[Work required] Copy the records below word for word, leaving out the pictures.

[Source records]
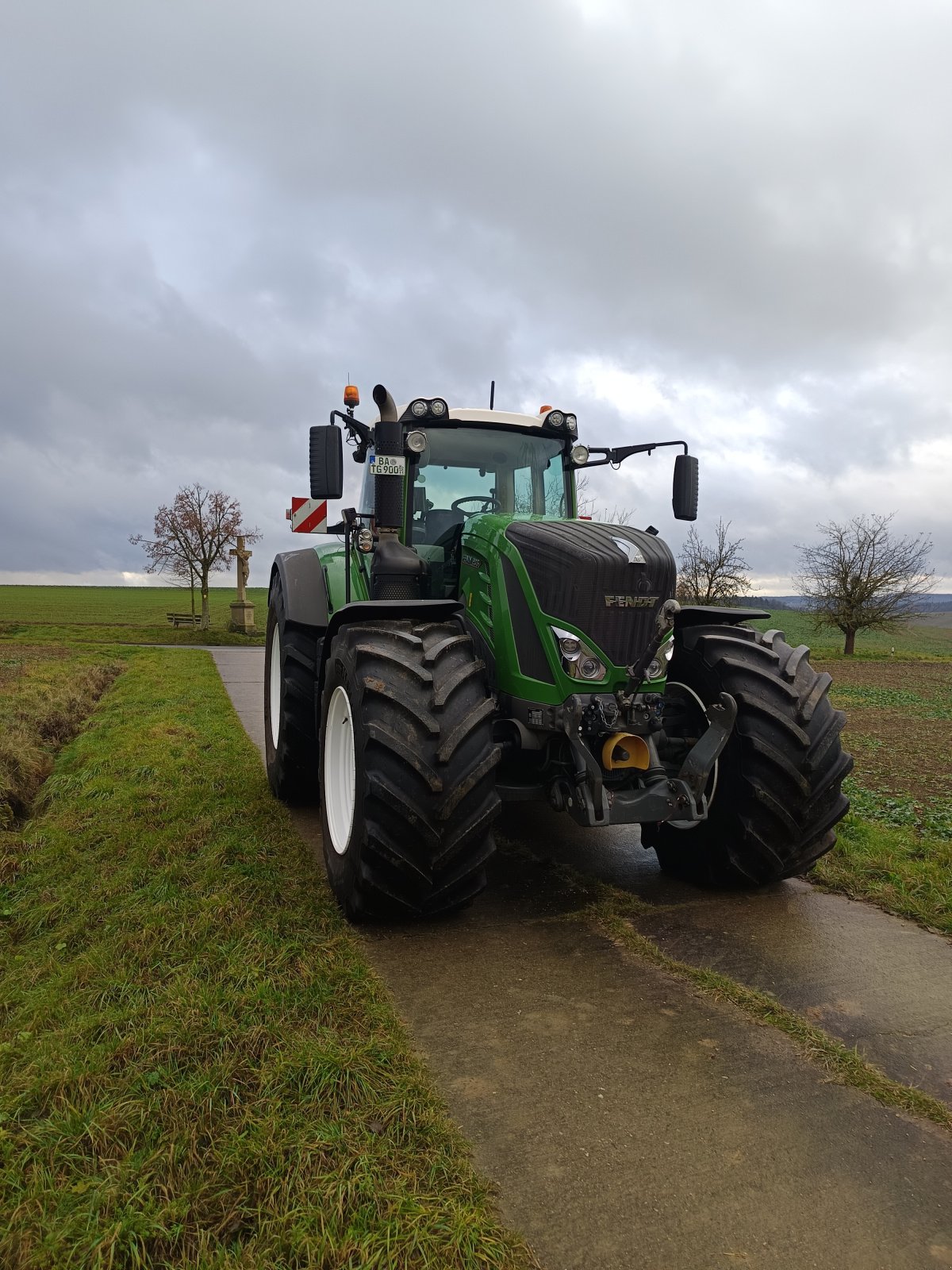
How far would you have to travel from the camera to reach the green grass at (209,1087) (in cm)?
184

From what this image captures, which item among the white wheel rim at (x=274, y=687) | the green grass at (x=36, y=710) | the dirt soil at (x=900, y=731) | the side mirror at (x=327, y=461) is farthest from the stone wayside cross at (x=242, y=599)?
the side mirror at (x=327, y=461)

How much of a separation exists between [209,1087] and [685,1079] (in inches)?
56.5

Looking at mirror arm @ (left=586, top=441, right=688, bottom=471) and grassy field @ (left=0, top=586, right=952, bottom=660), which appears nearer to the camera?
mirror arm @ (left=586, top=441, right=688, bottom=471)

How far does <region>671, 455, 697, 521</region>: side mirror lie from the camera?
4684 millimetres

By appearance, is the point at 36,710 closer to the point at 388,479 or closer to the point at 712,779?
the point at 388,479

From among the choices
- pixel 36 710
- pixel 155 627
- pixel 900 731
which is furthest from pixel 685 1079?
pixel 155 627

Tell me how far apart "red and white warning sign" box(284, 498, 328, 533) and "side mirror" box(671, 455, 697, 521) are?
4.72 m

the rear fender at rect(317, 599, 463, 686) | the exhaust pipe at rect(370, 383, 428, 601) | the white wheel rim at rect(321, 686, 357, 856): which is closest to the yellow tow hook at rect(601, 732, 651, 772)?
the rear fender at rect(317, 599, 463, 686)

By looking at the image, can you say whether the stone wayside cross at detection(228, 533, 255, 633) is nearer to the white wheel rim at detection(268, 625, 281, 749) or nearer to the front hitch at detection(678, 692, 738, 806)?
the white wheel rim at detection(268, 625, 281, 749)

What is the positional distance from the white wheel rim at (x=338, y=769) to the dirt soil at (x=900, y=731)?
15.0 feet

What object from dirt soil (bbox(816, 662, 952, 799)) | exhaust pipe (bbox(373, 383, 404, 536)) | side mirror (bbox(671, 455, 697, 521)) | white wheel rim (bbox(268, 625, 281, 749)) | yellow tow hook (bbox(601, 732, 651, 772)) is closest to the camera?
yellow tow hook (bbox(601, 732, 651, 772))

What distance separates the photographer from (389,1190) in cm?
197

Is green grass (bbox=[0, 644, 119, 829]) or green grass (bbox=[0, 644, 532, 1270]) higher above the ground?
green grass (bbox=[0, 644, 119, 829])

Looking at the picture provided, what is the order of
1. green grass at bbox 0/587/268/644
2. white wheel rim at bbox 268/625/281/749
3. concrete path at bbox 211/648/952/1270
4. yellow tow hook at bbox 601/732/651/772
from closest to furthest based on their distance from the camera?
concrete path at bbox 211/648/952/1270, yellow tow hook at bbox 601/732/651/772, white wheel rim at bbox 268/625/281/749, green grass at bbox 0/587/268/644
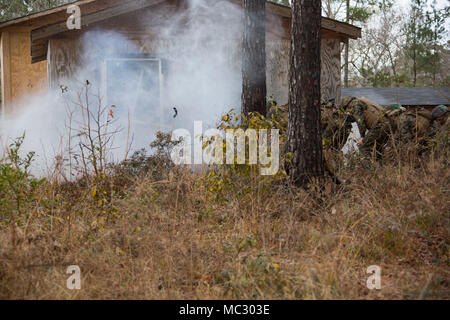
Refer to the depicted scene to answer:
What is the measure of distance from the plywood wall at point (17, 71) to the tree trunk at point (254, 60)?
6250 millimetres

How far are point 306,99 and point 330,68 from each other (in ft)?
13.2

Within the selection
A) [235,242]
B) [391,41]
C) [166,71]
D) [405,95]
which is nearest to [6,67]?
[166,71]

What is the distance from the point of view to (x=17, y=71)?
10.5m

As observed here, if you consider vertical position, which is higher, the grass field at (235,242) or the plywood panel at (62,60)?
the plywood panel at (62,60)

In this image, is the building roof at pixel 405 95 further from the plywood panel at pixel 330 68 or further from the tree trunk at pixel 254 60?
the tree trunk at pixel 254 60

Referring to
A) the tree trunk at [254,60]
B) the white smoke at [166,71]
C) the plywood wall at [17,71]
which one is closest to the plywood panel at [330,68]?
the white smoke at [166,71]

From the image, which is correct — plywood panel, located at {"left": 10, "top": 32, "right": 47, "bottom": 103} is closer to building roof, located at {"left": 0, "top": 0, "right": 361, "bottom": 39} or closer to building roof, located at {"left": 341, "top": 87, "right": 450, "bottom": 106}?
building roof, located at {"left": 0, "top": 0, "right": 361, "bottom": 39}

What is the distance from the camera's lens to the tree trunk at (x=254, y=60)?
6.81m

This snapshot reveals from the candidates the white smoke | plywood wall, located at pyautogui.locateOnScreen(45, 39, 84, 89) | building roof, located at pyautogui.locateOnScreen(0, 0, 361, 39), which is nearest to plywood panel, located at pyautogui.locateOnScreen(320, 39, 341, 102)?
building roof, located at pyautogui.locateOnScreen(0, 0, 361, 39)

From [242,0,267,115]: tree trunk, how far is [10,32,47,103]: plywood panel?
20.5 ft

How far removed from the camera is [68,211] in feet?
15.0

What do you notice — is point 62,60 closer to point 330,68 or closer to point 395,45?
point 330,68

[Result for this task]
How far would you have to travel from the camera to reach the green grass at (209,1087) (in cm)?
184

From what this image captures, which item among the white wheel rim at (x=274, y=687) | the green grass at (x=36, y=710) | the dirt soil at (x=900, y=731) | the side mirror at (x=327, y=461) is farthest from the stone wayside cross at (x=242, y=599)?
the side mirror at (x=327, y=461)

How much of a separation exists between [209,1087] and [685,1079] (in inches)?
56.5

Looking at mirror arm @ (left=586, top=441, right=688, bottom=471) and grassy field @ (left=0, top=586, right=952, bottom=660), which appears nearer to the camera?
mirror arm @ (left=586, top=441, right=688, bottom=471)

How far does <region>671, 455, 697, 521</region>: side mirror lie from the camera?
4684 millimetres

By appearance, is the point at 36,710 closer to the point at 388,479 or closer to the point at 712,779?
the point at 388,479

From among the choices
- pixel 36 710
- pixel 155 627
- pixel 900 731
which is furthest from pixel 685 1079?
pixel 155 627

Tell me how far apart "red and white warning sign" box(284, 498, 328, 533) and "side mirror" box(671, 455, 697, 521) are?
4.72 m

the rear fender at rect(317, 599, 463, 686) | the exhaust pipe at rect(370, 383, 428, 601) | the white wheel rim at rect(321, 686, 357, 856): which is closest to the yellow tow hook at rect(601, 732, 651, 772)?
the rear fender at rect(317, 599, 463, 686)

By looking at the image, can you say whether the stone wayside cross at detection(228, 533, 255, 633) is nearer to the white wheel rim at detection(268, 625, 281, 749) or nearer to the front hitch at detection(678, 692, 738, 806)?
the white wheel rim at detection(268, 625, 281, 749)

What is the positional distance from the white wheel rim at (x=338, y=769) to the dirt soil at (x=900, y=731)?
15.0 feet

What object from dirt soil (bbox(816, 662, 952, 799)) | exhaust pipe (bbox(373, 383, 404, 536)) | side mirror (bbox(671, 455, 697, 521)) | white wheel rim (bbox(268, 625, 281, 749)) | yellow tow hook (bbox(601, 732, 651, 772)) is closest to the camera?
yellow tow hook (bbox(601, 732, 651, 772))

What distance separates the photographer from (389,1190) in cm?
197

Is green grass (bbox=[0, 644, 119, 829]) or green grass (bbox=[0, 644, 532, 1270]) higher above the ground?
green grass (bbox=[0, 644, 119, 829])

Looking at the picture provided, what is the order of
1. green grass at bbox 0/587/268/644
2. white wheel rim at bbox 268/625/281/749
3. concrete path at bbox 211/648/952/1270
4. yellow tow hook at bbox 601/732/651/772
from closest to furthest based on their distance from the camera?
concrete path at bbox 211/648/952/1270, yellow tow hook at bbox 601/732/651/772, white wheel rim at bbox 268/625/281/749, green grass at bbox 0/587/268/644
Refer to the depicted scene to answer:
What is the measure of distance from the plywood wall at point (17, 71) to the tree trunk at point (254, 60)?
6250 millimetres

How far are point 306,99 and point 330,68 from each other (in ft)?
13.2

Within the selection
A) [235,242]
B) [391,41]
C) [166,71]
D) [405,95]
which is nearest to [6,67]?
[166,71]

What is the distance from the point of view to (x=17, y=71)?
10.5m

As observed here, if you consider vertical position, which is higher, the grass field at (235,242) or the plywood panel at (62,60)?
the plywood panel at (62,60)

In this image, is the building roof at pixel 405 95 further from the plywood panel at pixel 330 68 or further from the tree trunk at pixel 254 60?
the tree trunk at pixel 254 60

Referring to
A) the tree trunk at [254,60]
B) the white smoke at [166,71]
C) the plywood wall at [17,71]
which one is closest to the plywood panel at [330,68]?
the white smoke at [166,71]

From the image, which is correct — plywood panel, located at {"left": 10, "top": 32, "right": 47, "bottom": 103} is closer to building roof, located at {"left": 0, "top": 0, "right": 361, "bottom": 39} or closer to building roof, located at {"left": 341, "top": 87, "right": 450, "bottom": 106}?
building roof, located at {"left": 0, "top": 0, "right": 361, "bottom": 39}

What is the distance from the camera's lens to the tree trunk at (x=254, y=60)?
6.81m

This snapshot reveals from the candidates the white smoke | plywood wall, located at pyautogui.locateOnScreen(45, 39, 84, 89) | building roof, located at pyautogui.locateOnScreen(0, 0, 361, 39), which is nearest to plywood panel, located at pyautogui.locateOnScreen(320, 39, 341, 102)?
building roof, located at pyautogui.locateOnScreen(0, 0, 361, 39)

From [242,0,267,115]: tree trunk, how far is [10,32,47,103]: plywood panel?
20.5 ft

How far removed from the camera is [68,211] in feet?
15.0

What do you notice — is point 62,60 closer to point 330,68 or closer to point 395,45?
point 330,68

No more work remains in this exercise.